In gleicher Weise farbenfroh und kontaktfreudig begleiteten die Musiker die Mezzosopranistin Kylie Carter bei der "Carmen"-Habanera. Die Solistin gestaltete ihren Part mit geheimnisvoll zurückgehaltenem Temperament; das machte die Darstellung ausgesprochen spannend. Die Atmosphäre eines Opernhauses brachte ihre kräftige, dunkel leuchtende Stimme in den Großen Saal.
Nicht nach stand ihr die Sopranistin Deborah Lynn Cole, die sich mit der anrührend gesungenen Arie "O mio babbino caro" vorstellte. Dass die Stimmen zueinander passten, zeigte sich im Duett mit Carter in der "Barcarole" aus "Hoffmanns Erzählungen". Auch in den zurückhaltenderen Weihnachtsweisen brachten beide bunte Farbtupfer ins Programm, wenn auch manche Koketterie ein wenig deplatziert wirkte.

Elektronisch verstärkt

Nicht ganz klar war, warum die Sänger durchweg elektronisch verstärkt wurden; das war unnötig. Schöner wäre der reine Klang gewesen, und wer sich gegen ein ausgewachsenes Opernorchester durchsetzen kann, der hätte es auch gegen 13 Mann Kurorchester gekonnt.
Stimmlich der Star des Abends, das darf man wohl so sagen, war der Tenor Keith Ikaia-Purdy: Ob in der Arie "Nessun dorma" aus Puccinis "Turandot" oder beim bekannten "Cantique de Noël" von Adolphe Adam war das Publikum von der klaren, kernigen Stimme, von der Lebendigkeit im Gesang und dem untergründig transportierten Ausdruck ganz überwältigt. Dieser Auftritt war ein enormer Gewinn für das Festkonzert.

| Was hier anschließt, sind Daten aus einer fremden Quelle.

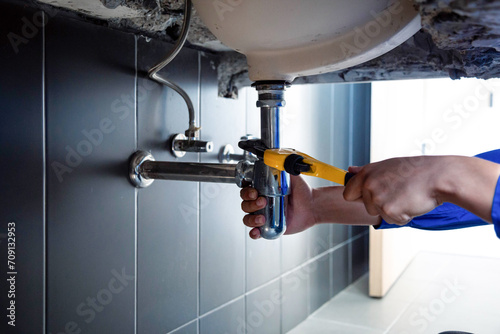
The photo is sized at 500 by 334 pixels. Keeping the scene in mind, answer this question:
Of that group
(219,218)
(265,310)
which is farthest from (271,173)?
(265,310)

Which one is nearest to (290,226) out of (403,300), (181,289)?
(181,289)

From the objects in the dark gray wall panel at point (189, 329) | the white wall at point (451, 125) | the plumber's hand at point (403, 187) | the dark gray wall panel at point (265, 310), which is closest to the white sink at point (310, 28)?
the plumber's hand at point (403, 187)

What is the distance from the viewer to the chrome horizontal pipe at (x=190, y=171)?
784 millimetres

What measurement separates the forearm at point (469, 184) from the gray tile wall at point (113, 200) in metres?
0.57

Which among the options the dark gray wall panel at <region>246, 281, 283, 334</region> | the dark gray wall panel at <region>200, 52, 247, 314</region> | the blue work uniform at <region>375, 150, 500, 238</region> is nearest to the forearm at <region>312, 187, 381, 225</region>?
the blue work uniform at <region>375, 150, 500, 238</region>

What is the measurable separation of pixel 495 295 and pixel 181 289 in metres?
1.35

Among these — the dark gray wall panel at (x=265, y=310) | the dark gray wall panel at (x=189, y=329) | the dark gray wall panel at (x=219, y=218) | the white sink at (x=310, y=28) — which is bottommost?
the dark gray wall panel at (x=265, y=310)

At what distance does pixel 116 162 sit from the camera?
0.84m

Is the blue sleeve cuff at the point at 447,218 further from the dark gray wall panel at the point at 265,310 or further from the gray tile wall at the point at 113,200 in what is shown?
the dark gray wall panel at the point at 265,310

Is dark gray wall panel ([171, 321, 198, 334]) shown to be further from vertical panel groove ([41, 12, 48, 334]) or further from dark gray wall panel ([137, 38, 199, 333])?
vertical panel groove ([41, 12, 48, 334])

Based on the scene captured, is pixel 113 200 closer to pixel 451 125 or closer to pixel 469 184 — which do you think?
pixel 469 184

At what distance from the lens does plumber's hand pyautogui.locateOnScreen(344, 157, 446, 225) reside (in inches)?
21.0

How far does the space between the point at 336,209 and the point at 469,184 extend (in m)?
0.36

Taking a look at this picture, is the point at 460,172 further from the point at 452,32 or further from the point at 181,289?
the point at 181,289
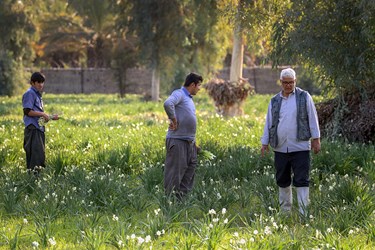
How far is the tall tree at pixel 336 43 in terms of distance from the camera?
1298 cm

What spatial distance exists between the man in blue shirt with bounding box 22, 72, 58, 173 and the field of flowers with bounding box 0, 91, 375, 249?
0.26m

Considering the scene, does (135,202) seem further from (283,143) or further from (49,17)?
(49,17)

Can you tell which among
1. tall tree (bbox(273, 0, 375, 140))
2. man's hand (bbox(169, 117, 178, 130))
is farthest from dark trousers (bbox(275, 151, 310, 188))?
tall tree (bbox(273, 0, 375, 140))

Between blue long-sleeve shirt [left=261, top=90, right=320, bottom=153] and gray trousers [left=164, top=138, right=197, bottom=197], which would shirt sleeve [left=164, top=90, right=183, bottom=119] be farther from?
blue long-sleeve shirt [left=261, top=90, right=320, bottom=153]

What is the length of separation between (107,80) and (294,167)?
37.9 metres

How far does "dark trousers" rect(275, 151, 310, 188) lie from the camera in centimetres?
814

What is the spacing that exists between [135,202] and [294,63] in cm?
702

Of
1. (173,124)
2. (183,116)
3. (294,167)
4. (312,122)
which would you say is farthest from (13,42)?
A: (312,122)

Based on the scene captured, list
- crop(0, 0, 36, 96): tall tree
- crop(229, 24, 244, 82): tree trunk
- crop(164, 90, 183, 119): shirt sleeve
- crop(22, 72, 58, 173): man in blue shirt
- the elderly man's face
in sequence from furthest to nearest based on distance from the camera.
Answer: crop(0, 0, 36, 96): tall tree → crop(229, 24, 244, 82): tree trunk → crop(22, 72, 58, 173): man in blue shirt → crop(164, 90, 183, 119): shirt sleeve → the elderly man's face

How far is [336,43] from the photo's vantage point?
43.2 ft

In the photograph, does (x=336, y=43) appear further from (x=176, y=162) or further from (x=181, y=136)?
(x=176, y=162)

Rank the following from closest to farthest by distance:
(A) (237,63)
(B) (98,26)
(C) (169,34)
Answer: (A) (237,63) → (C) (169,34) → (B) (98,26)

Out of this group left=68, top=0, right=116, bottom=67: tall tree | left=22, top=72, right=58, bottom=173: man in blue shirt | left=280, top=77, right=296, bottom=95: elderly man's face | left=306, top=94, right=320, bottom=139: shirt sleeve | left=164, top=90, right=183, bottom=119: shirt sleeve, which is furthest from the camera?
left=68, top=0, right=116, bottom=67: tall tree

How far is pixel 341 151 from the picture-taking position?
11297 mm
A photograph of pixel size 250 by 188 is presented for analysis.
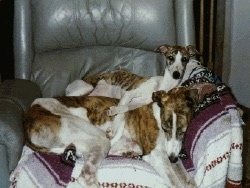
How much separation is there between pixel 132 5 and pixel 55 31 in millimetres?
605

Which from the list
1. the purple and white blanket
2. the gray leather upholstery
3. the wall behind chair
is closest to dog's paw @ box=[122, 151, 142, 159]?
the purple and white blanket

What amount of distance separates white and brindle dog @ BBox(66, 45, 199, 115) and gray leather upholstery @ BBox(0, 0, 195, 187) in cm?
18

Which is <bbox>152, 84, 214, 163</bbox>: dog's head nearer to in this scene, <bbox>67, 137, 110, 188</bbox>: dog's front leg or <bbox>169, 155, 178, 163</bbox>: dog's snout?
<bbox>169, 155, 178, 163</bbox>: dog's snout

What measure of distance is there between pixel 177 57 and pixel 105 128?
712 millimetres

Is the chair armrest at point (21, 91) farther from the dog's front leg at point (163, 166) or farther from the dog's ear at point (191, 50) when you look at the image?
the dog's ear at point (191, 50)

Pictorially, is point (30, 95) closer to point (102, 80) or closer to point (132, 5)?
point (102, 80)

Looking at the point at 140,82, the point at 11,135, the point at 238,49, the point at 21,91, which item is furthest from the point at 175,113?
the point at 238,49

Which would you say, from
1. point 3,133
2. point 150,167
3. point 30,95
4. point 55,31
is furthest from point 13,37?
point 150,167

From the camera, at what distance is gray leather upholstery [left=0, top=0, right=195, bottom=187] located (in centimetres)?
355

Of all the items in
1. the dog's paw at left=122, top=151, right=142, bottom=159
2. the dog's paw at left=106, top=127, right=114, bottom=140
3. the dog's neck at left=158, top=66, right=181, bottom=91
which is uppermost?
the dog's neck at left=158, top=66, right=181, bottom=91

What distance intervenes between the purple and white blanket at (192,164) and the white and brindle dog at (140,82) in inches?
21.2

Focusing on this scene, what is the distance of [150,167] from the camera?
9.15ft

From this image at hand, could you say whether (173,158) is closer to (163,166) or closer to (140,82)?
(163,166)

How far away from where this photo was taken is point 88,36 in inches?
143
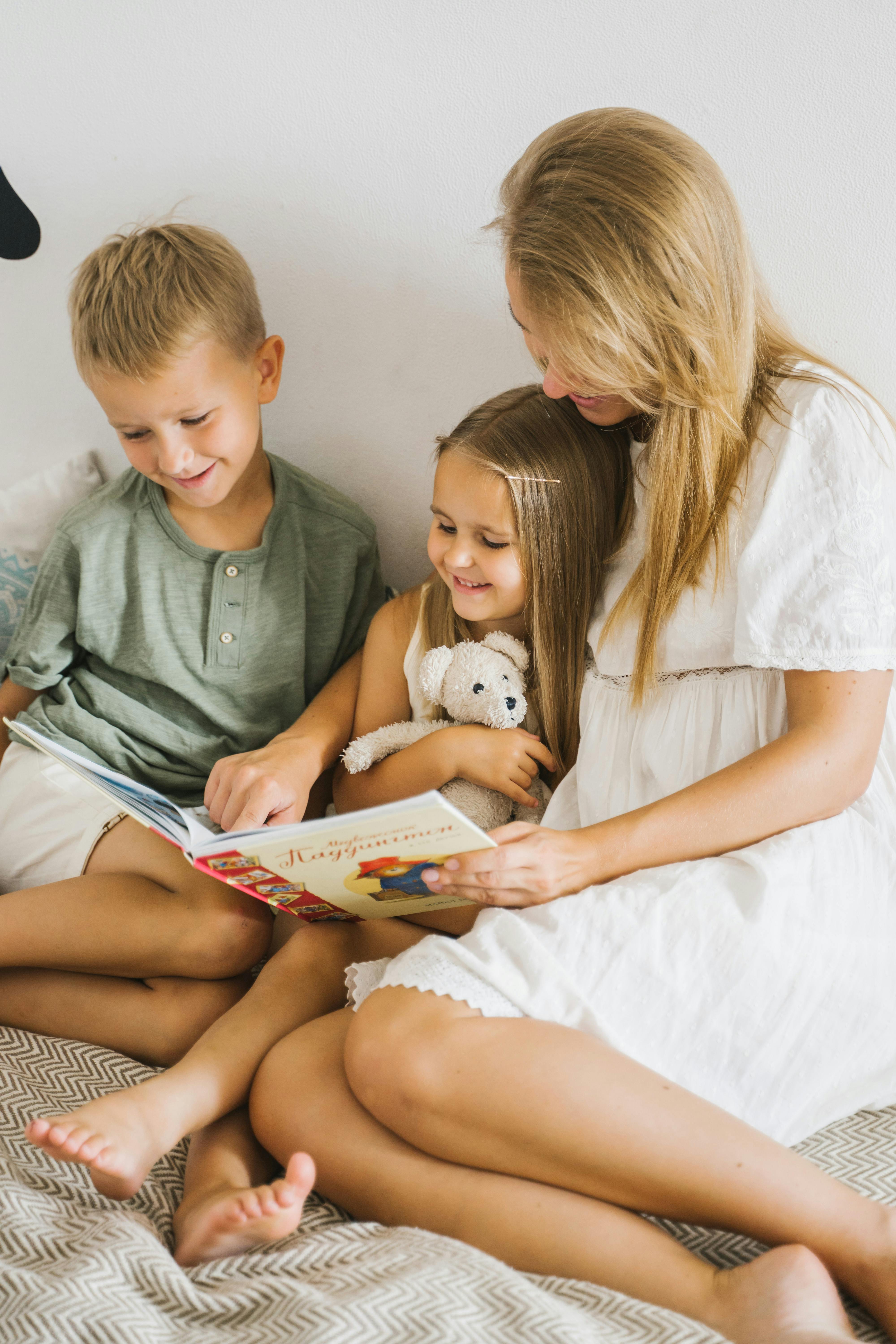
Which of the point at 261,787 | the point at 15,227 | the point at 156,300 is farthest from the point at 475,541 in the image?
the point at 15,227

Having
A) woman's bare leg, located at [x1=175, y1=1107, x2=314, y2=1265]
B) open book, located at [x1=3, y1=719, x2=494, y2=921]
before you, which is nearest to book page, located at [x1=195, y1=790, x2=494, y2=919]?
open book, located at [x1=3, y1=719, x2=494, y2=921]

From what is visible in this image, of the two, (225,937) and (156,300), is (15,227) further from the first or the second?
(225,937)

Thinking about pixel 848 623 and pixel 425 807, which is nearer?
pixel 425 807

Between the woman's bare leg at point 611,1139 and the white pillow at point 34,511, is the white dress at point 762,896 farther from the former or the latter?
the white pillow at point 34,511

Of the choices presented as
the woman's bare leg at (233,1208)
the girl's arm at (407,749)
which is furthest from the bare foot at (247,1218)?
→ the girl's arm at (407,749)

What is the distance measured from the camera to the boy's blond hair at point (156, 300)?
1117 mm

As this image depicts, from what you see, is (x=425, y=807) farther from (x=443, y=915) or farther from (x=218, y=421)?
(x=218, y=421)

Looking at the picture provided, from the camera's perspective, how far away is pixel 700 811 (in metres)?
0.91

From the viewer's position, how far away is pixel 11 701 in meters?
1.31

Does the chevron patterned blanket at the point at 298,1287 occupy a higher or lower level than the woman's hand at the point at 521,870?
lower

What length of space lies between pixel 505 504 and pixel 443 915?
441mm

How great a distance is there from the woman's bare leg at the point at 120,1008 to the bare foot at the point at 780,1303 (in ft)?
1.92

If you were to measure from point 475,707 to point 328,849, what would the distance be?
1.16ft

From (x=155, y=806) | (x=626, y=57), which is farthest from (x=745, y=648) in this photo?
(x=626, y=57)
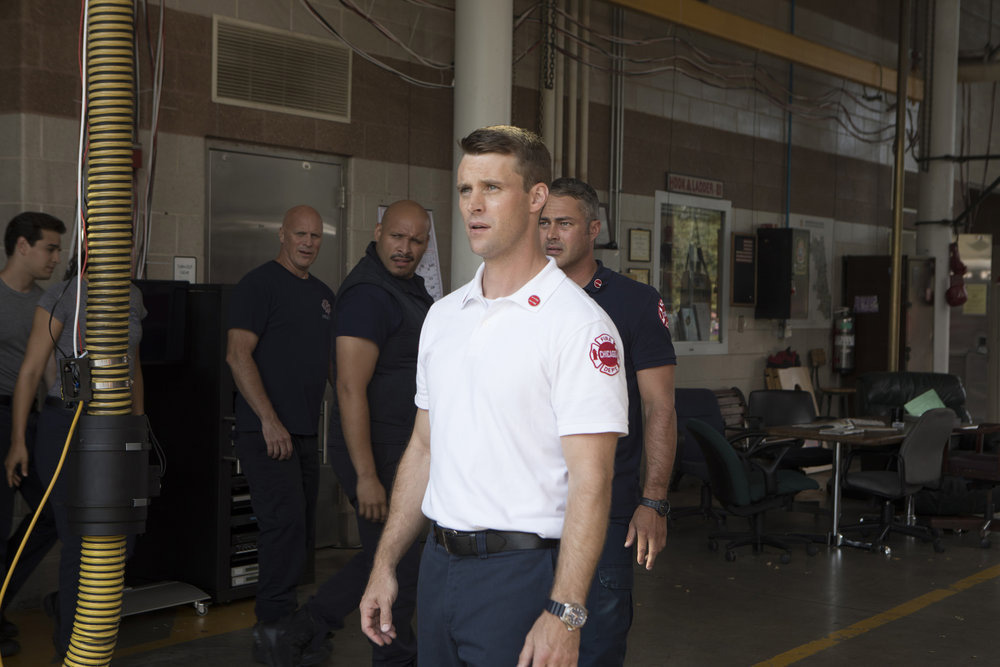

Mit dem Organisten Michael Kunz war ein weiterer Solist eingeladen worden. Er hatte seine "Konzertorgel" mitgebracht, und mit ihr begeisterte er alle. Er ist ein glänzender Virtuose an den Tasten und mit Hilfe des Instruments ein Klangzauberer. Das "Last-night-of-the-Proms-Medley" rief etliche Bravos hervor. Am Ende musizierten alle ganz traditionell - noch einmal gemeinsam.